2011年5月8日日曜日

13年秋 阪急vs南海 4回戦

10月22日 (土) 西宮


1 2 3 4 5 6 7 8 9 計
0 0 3 0 0 0 0 0 0 3 阪急 16勝6敗2分 0.727 重松通雄
0 1 0 0 0 0 0 0 0 1 南海 7勝18敗2分 0.280 政野岩夫


勝利投手 重松通雄 3勝0敗
敗戦投手 政野岩夫 3勝4敗


二塁打 (阪)黒田 (南)高野


重松通雄、3安打完投


 初回の無死一二塁のチャンスを併殺で逃した南海は2回、この回先頭の高野百介が右翼線に二塁打、中田道信の二ゴロで三進、政野岩夫が中犠飛を打ち上げて1点を先制する。

 阪急は3回、この回先頭の大原敏夫が中前打で出塁、重松通雄が右前打で続いて無死一二塁、西村正夫が送って一死二三塁、フランク山田伝の右前タイムリーで二者還って2-1と逆転に成功、山田もライト海蔵寺弘司からのバックホームの間に二塁を陥れる。更に山田が三盗を決めて一死三塁、黒田健吾の左前タイムリーで3-1する。
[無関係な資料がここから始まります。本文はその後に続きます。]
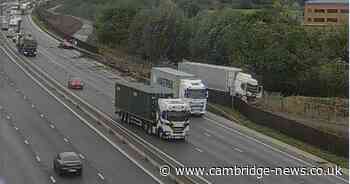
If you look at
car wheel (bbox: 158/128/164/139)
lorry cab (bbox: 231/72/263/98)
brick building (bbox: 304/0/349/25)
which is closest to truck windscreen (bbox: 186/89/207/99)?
lorry cab (bbox: 231/72/263/98)

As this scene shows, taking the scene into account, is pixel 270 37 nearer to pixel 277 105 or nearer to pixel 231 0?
pixel 277 105

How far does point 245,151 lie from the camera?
46125 mm

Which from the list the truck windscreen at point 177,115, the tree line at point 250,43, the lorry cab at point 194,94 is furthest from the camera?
the tree line at point 250,43

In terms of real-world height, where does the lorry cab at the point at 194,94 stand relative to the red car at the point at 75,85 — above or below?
above

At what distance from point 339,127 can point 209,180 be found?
61.5ft

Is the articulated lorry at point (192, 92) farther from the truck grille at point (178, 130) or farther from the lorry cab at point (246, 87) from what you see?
the truck grille at point (178, 130)

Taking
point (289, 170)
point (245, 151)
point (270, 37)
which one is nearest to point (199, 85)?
→ point (245, 151)

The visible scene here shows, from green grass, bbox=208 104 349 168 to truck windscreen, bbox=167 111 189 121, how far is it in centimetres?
717

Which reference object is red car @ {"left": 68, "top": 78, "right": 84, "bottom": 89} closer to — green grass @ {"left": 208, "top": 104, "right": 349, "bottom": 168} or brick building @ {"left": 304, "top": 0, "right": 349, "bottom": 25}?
green grass @ {"left": 208, "top": 104, "right": 349, "bottom": 168}

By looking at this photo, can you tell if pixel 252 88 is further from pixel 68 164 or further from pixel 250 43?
pixel 68 164

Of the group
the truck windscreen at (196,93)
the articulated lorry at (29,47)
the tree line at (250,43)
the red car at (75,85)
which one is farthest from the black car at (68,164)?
the articulated lorry at (29,47)

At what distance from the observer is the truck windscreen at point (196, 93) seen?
195 ft

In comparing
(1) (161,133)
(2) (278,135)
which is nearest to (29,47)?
(2) (278,135)

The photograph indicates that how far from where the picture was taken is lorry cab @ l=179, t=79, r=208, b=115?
5919 centimetres
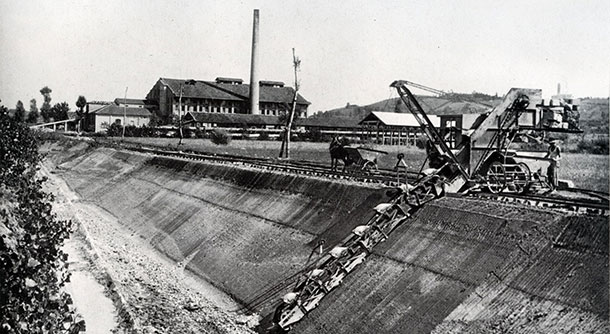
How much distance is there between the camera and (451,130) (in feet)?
73.9

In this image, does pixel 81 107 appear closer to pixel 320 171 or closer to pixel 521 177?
pixel 320 171

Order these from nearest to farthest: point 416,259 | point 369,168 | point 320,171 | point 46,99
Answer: point 416,259
point 369,168
point 320,171
point 46,99

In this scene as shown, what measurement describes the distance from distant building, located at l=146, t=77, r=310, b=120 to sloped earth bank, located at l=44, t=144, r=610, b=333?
243 ft

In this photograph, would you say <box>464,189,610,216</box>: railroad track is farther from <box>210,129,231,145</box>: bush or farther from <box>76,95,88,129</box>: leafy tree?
<box>76,95,88,129</box>: leafy tree

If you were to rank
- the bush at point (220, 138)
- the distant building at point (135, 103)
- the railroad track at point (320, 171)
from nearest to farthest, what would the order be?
the railroad track at point (320, 171) → the bush at point (220, 138) → the distant building at point (135, 103)

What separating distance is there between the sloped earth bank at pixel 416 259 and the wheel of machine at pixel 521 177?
184 cm

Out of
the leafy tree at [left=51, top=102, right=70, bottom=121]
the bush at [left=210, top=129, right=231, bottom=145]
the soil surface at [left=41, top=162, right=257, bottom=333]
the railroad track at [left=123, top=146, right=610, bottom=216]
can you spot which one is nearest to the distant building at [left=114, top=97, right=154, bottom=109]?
the leafy tree at [left=51, top=102, right=70, bottom=121]

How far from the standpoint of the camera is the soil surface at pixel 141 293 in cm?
1997

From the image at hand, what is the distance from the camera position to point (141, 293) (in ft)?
78.6

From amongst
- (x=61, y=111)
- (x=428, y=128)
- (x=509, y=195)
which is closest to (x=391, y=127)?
(x=428, y=128)

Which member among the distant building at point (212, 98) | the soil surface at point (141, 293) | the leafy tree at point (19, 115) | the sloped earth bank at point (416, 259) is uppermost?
the distant building at point (212, 98)

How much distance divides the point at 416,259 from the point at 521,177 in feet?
17.6

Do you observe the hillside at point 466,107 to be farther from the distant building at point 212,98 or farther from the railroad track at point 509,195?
the distant building at point 212,98

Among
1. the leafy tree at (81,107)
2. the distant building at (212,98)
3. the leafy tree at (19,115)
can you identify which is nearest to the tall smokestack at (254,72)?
the distant building at (212,98)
 阪急は4回以降5安打を放つが追加得点は奪えず。一方、南海も3回以降重松の下手投げに翻弄されて鈴木芳太郎の内野安打1本二抑えられる。

 重松通雄は3安打2四球4三振の完投で無傷の3勝目をああげる。

 阪急は首位ジャイアンツに2.5ゲーム差、明日23日にジャイアンツとの決戦を控えている。


 翌日の読売新聞には三宅正夫記者の論評として「この日の阪急に於いて3回右翼へのプレース・ヒットの成功と山田の敢行した三盗の積極的攻法は賞讃される・・・」という記述が見られる。3回の右前打は重松通雄と山田伝が記録している。「プレース・ヒット」とは「野手のいない所を狙い打つ打法」と解されているが、実際にそんなことができる打者は歴史上ウィリー・キーラーのみであり、現実的にはバントの構えからのヒッティングを意味している可能性が高い。現在で言う「バスター」となる訳であるが、野球体育博物館に常設展示されているウィリー・キーラーのバットは極めて短いものであり、残されている写真からもキーラーはその短いバットを更に四握りほど短く持って構えていたのでほとんどバスターに近いバッティングであったと想像される。野手が前に来れば野手の頭上を狙い、野手が下がればそのままバントするという打法であったと伝えられている。「野手のいない所に打て」という言葉が有名であるが、そんなことができれば誰でも四割に挑戦できる。

 昭和48年夏の甲子園1回戦、怪物江川に対した柳川商業はバントの構えからのヒッティングで江川を苦しめ延長15回まで持ち込み敗れています。この時の打法は「プッシュ打法」と呼ばれています。要は構えを小さくして鋭く振り抜くバッティングの事を総称て「プレース・ヒット」と呼べばよいのでしょう。バスターはバントシチュエーションで野手にバントシフトをとらせてヒットゾーンを広くする効果を狙うもので、ランナーのいない時には用い辛い用語となります。

 結論としては無死一塁のバントシチュエーションでの重松の右前打は「バスター」、一死二三塁でヒットの欲しいシチュエーションでの山田伝の右前打は「プレース・ヒット」と使い分けるべきでしょう。但し「バスター」と言う用語が発明されたのは1970年代であったのではないかと言う考察は以前にもどこかでやりました。